* EXTRAIT FOURNI
+++

L'influence déterminante du mode d'imposition de la société

L'influence déterminante du mode d'imposition de la société

Rapport du 121e Congrès des notaires de France - Dernière date de mise à jour le 31 janvier 2025
– Plan. – La mise à disposition gratuite d'un bien par une société soumise à l'impôt sur les sociétés est si dissuasive (§ I) qu'elle nous conduira à limiter le reste de notre étude aux sociétés fiscalement de personnes (§ II).

La mise à disposition gratuite consentie par une société soumise à l'IS

– Le doux baiser de l'IS. – La diminution progressive du taux de l'impôt sur les sociétés a conduit de nombreux investisseurs à privilégier la constitution de sociétés soumises à l'IS pour y loger leurs investissements immobiliers239. L'application du taux réduit de 15 %, pour la part des bénéfices allant jusqu'à 42 500 €, n'est pas étrangère à ce succès240. Une stratégie astucieuse consiste d'ailleurs à constituer une société différente à l'occasion d'un nouvel investissement immobilier afin d'encapsuler le bénéfice imposable de chaque société dans la limite de 42 500 €.
Certes, en sus de l'impôt sur les sociétés que doit acquitter la société, l'associé doit lui-même supporter une imposition sur les revenus de capitaux mobiliers. Néanmoins, cette imposition, dont le mécanisme général repose sur un prélèvement forfaitaire unique au taux actuel de 12,8 % (auquel s'ajoutent les prélèvements sociaux), n'apparaît qu'en cas de décision de distribution d'un dividende241. Autrement dit, l'associé d'une société à l'IS peut être soumis à une imposition personnelle mais seulement lorsqu'il ouvre le robinet.

+++

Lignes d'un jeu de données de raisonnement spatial
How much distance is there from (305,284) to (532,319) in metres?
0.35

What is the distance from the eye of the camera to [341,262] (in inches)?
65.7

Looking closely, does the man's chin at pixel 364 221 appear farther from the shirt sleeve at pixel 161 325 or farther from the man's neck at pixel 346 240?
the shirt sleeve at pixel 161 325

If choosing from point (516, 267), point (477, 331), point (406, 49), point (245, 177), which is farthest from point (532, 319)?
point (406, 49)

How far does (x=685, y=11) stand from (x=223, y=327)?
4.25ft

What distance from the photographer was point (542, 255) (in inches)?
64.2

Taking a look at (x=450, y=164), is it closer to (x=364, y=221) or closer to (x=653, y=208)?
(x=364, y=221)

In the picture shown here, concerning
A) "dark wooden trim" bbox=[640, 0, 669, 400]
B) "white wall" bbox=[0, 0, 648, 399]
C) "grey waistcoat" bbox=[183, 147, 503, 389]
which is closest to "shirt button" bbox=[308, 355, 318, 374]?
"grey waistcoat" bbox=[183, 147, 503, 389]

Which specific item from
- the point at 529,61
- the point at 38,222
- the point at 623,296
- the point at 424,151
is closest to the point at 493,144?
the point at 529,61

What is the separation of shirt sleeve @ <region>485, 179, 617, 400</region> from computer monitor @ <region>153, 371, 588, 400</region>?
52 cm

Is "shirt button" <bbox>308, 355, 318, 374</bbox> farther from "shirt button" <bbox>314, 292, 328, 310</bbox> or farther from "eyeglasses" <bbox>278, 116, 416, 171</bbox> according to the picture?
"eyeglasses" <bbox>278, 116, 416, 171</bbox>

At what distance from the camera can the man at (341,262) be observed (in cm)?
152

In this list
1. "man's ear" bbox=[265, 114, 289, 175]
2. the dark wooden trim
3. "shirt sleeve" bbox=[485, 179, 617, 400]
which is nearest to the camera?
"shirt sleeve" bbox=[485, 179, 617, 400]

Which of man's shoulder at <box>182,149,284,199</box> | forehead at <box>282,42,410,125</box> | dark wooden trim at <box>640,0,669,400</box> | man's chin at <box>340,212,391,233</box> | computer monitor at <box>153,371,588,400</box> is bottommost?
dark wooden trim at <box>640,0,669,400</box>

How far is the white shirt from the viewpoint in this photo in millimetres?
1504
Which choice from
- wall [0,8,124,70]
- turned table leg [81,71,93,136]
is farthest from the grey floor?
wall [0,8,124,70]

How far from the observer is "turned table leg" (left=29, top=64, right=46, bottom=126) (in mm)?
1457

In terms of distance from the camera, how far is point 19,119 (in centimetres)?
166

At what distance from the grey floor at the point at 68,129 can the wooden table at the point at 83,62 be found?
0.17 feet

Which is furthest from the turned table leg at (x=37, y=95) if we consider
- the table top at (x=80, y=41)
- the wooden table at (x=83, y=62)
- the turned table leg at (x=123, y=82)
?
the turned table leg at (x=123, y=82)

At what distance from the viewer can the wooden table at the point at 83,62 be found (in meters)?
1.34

+++

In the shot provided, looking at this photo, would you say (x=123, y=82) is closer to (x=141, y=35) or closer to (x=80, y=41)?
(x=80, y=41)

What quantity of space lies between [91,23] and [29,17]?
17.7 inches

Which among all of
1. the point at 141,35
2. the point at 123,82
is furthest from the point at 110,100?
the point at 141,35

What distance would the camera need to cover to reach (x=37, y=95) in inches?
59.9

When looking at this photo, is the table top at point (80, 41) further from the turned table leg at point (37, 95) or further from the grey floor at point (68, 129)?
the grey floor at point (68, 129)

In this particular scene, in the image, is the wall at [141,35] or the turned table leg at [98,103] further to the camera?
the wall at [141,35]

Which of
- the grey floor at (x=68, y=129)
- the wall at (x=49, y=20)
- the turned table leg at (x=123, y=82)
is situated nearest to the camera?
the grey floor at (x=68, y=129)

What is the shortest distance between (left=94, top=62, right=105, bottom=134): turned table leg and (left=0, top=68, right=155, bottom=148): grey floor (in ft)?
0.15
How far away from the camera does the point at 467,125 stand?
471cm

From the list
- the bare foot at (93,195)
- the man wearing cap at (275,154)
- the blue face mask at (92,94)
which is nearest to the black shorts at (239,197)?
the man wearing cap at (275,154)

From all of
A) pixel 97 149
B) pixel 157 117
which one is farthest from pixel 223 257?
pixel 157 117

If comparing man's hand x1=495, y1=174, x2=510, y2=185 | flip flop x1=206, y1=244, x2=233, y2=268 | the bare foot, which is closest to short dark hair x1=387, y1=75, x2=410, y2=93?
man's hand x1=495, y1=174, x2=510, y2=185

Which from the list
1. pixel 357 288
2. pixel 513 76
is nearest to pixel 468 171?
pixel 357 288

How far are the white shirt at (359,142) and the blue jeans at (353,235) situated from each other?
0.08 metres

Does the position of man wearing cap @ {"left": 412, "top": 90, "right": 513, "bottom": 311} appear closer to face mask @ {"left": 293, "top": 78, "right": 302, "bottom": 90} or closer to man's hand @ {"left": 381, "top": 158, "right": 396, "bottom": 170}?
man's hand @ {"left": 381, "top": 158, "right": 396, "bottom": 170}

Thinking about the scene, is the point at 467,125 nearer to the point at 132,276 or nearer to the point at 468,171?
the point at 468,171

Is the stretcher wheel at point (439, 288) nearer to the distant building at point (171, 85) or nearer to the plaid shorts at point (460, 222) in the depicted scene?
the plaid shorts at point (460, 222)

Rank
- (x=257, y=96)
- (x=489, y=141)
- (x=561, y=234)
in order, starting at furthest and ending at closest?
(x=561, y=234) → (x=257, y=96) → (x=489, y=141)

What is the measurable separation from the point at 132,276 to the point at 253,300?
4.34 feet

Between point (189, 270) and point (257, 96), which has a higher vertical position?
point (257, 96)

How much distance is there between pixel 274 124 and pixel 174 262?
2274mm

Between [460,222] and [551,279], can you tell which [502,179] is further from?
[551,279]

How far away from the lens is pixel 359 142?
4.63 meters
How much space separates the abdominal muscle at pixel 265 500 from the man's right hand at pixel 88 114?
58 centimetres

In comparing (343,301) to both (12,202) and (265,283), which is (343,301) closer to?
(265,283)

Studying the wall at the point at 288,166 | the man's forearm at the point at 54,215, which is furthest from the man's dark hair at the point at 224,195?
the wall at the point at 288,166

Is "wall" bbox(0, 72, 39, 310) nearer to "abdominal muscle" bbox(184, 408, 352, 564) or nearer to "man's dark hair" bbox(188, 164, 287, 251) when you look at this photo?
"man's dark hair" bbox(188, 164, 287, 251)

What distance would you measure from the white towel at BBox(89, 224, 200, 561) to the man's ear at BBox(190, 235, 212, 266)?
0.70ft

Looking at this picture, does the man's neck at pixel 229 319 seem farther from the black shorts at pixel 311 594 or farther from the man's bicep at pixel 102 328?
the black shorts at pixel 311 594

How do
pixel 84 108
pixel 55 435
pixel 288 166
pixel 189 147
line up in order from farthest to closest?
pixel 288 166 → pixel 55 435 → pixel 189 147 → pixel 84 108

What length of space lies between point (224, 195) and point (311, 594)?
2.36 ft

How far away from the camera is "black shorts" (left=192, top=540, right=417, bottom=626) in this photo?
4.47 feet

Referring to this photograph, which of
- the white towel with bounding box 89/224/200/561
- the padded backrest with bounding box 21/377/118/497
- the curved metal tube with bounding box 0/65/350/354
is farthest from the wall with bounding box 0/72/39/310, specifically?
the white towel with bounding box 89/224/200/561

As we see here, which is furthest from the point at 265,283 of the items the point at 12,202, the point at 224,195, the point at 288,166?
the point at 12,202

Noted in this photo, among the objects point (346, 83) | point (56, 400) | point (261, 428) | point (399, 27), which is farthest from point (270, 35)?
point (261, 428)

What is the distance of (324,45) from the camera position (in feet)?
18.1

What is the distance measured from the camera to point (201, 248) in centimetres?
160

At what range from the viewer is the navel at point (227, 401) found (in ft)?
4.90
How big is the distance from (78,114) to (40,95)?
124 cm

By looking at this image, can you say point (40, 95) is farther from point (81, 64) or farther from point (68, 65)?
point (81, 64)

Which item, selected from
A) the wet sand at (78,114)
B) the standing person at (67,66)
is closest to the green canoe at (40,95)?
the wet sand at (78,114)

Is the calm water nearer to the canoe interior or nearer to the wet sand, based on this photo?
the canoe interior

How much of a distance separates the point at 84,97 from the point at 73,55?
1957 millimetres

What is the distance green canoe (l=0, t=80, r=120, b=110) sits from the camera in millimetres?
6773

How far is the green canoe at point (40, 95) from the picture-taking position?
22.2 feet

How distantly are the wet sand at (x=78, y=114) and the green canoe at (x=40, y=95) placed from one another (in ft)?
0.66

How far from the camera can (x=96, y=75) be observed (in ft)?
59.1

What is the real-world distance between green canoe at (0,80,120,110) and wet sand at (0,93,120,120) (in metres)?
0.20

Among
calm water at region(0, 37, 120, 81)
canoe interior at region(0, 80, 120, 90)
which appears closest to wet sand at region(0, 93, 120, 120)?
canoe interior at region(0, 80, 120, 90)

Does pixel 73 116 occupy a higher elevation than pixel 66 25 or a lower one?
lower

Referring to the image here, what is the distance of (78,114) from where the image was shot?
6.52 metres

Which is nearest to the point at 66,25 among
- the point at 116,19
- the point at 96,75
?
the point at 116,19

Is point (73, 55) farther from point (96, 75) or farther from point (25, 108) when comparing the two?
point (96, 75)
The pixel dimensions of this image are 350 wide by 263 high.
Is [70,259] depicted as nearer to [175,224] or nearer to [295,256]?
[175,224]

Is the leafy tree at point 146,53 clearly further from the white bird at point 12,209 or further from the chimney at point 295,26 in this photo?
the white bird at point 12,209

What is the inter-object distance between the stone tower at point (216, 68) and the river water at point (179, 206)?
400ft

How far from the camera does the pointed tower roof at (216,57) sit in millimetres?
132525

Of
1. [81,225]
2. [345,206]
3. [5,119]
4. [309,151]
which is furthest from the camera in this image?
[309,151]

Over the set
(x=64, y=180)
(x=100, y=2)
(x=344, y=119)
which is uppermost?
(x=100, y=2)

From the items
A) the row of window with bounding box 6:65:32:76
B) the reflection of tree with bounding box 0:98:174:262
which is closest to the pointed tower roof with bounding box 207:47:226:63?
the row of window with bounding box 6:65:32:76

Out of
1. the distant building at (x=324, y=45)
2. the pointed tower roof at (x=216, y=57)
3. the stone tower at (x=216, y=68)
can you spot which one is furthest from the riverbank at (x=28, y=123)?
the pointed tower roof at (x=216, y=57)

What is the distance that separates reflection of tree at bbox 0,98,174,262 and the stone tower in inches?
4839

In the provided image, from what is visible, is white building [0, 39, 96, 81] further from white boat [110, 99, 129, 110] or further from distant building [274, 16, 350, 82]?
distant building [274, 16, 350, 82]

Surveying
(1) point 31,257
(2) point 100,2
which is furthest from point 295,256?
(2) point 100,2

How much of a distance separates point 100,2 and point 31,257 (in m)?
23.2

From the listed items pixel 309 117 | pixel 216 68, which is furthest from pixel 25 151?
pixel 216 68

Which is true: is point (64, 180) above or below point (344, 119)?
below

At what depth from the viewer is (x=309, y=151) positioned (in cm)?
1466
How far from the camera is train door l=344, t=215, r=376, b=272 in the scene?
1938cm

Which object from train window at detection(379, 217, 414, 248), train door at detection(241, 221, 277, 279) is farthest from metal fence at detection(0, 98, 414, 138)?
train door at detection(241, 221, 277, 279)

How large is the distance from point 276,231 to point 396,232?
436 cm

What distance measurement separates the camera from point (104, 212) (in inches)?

+++

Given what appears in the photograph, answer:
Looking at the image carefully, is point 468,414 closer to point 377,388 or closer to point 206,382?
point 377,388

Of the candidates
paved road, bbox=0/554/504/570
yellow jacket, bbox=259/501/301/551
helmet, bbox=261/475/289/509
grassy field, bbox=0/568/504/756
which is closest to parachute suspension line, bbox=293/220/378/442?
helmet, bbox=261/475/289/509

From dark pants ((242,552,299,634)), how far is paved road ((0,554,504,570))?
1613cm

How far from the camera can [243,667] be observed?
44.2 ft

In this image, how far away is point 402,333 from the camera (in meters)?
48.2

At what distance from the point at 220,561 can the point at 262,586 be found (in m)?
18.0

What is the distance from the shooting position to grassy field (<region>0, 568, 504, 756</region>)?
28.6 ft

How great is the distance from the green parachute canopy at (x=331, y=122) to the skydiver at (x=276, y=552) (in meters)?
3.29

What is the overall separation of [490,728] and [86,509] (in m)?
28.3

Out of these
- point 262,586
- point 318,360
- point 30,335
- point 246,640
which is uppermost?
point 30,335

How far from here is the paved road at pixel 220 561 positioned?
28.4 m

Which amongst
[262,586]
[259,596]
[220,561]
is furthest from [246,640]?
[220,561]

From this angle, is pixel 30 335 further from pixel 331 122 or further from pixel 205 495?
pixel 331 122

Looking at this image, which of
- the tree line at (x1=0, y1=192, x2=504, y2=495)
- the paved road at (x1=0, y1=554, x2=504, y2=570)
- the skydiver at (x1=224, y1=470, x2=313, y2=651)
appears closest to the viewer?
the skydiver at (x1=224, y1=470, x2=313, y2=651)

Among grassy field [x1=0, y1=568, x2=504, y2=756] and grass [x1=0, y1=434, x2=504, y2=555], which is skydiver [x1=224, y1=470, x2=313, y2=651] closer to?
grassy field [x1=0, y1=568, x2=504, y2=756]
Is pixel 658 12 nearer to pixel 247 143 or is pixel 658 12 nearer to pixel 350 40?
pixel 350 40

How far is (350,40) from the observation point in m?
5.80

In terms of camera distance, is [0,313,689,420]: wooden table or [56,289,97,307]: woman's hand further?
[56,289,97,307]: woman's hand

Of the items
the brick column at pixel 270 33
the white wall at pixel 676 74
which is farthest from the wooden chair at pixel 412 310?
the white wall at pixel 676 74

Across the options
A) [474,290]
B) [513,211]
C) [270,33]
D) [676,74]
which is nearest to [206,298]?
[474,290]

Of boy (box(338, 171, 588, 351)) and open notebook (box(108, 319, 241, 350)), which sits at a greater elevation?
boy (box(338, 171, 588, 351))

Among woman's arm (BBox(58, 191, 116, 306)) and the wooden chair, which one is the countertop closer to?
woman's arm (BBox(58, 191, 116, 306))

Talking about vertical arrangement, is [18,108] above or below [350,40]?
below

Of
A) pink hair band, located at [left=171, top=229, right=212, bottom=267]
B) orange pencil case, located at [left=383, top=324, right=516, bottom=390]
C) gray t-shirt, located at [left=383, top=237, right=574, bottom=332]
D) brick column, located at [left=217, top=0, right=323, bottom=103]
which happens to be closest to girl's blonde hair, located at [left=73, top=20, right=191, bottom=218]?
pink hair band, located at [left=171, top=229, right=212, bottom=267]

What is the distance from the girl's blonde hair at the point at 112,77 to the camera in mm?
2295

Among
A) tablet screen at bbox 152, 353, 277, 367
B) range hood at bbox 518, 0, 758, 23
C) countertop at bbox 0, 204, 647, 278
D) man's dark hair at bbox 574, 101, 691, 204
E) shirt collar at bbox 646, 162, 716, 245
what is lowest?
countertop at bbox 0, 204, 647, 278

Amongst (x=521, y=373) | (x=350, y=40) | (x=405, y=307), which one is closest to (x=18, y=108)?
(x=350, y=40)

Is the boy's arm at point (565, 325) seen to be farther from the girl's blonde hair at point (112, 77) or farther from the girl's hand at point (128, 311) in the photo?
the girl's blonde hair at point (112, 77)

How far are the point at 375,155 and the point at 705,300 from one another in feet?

+++

* CONSIGNES
1: Recopiez à l'identique les lignes du jeu de données, depuis celle qui contient « How far from the camera does » jusqu'à celle qui contient « What distance measurement », celle-ci comprise.
2: Rédigez la suite du texte sur l'imposition des sociétés en reprenant après sa dernière phrase.

* RÉPONSES ATTENDUES
1:
How far from the camera does the pointed tower roof at (216,57) sit in millimetres?
132525

Of
1. [81,225]
2. [345,206]
3. [5,119]
4. [309,151]
which is furthest from the camera in this image?
[309,151]

Over the set
(x=64, y=180)
(x=100, y=2)
(x=344, y=119)
which is uppermost?
(x=100, y=2)

From the items
A) the row of window with bounding box 6:65:32:76
B) the reflection of tree with bounding box 0:98:174:262
which is closest to the pointed tower roof with bounding box 207:47:226:63?
the row of window with bounding box 6:65:32:76

Out of
1. the distant building at (x=324, y=45)
2. the pointed tower roof at (x=216, y=57)
3. the stone tower at (x=216, y=68)
can you spot which one is furthest from the riverbank at (x=28, y=123)?
the pointed tower roof at (x=216, y=57)

What is the distance that separates reflection of tree at bbox 0,98,174,262 and the stone tower in inches?
4839

In the provided image, from what is visible, is white building [0, 39, 96, 81] further from white boat [110, 99, 129, 110] or further from distant building [274, 16, 350, 82]?
distant building [274, 16, 350, 82]

Surveying
(1) point 31,257
(2) point 100,2
which is furthest from point 295,256?
(2) point 100,2

How much of a distance separates point 100,2 and point 31,257 (in m)?
23.2

From the listed items pixel 309 117 | pixel 216 68, which is furthest from pixel 25 151?
pixel 216 68

Which is true: is point (64, 180) above or below point (344, 119)?
below

At what depth from the viewer is (x=309, y=151) positioned (in cm)?
1466
How far from the camera is train door l=344, t=215, r=376, b=272 in the scene?
1938cm

Which object from train window at detection(379, 217, 414, 248), train door at detection(241, 221, 277, 279) is farthest from metal fence at detection(0, 98, 414, 138)?
train door at detection(241, 221, 277, 279)

How large is the distance from point 276,231 to point 396,232?
436 cm

What distance measurement separates the camera from point (104, 212) (in inches)?

2:
En comparaison, le mode d'imposition des sociétés fiscalement de personnes donne l'impression que l'eau fuit de partout, même lorsque le robinet est fermé. En effet, l'associé d'une société fiscalement de personnes est imposé à l'impôt sur le revenu à raison non seulement des bénéfices qu'il a effectivement recueillis, mais encore de sa part des bénéfices non distribués et affectés en réserve242. Ce principe d'appréhension fiscale du résultat non distribué peut entraîner des difficultés de trésorerie évidentes pour les associés, lesquels préféreront pour une large part se tourner vers les SCI soumises à l'IS243 .
– Le baiser mortel de l'IS. – Il faut prendre garde cependant à ne pas encenser trop rapidement l'impôt sur les sociétés. Cette imposition peut présenter de forts inconvénients, notamment dans le cas particulier de l'occupation gratuite d'un logement. Le premier de ces inconvénients réside dans le fait que l'exonération des loyers fictifs prévue par l'article 15, II du Code général des impôts n'est pas applicable lorsque la société est soumise à l'impôt sur les sociétés. La société doit donc intégrer dans son résultat d'ensemble le loyer fictif résultant de l'occupation gratuite afin que celui-ci soit soumis à l'IS244.
Par ailleurs, l'avantage en nature correspondant à la jouissance gratuite d'un immeuble est fiscalement assimilé à un bénéfice distribué : tout se passe comme si l'associé avait perçu un dividende, celui-ci étant constitué par la jouissance gratuite du bien245 . C'est principalement pour ces raisons qu'il est déconseillé pour une SCI d'opter à l'IS si cette société a vocation à détenir un bien qui sera occupé gratuitement par les membres de la même famille. L'occupation gratuite entraînera en effet une taxation non seulement du chef de la SCI (imposition à l'impôt sur les sociétés d'un revenu fictif), mais également du chef des associés (prélèvement forfaitaire unique de 30 % dont l'assiette est fixée par le revenu en nature réputé distribué).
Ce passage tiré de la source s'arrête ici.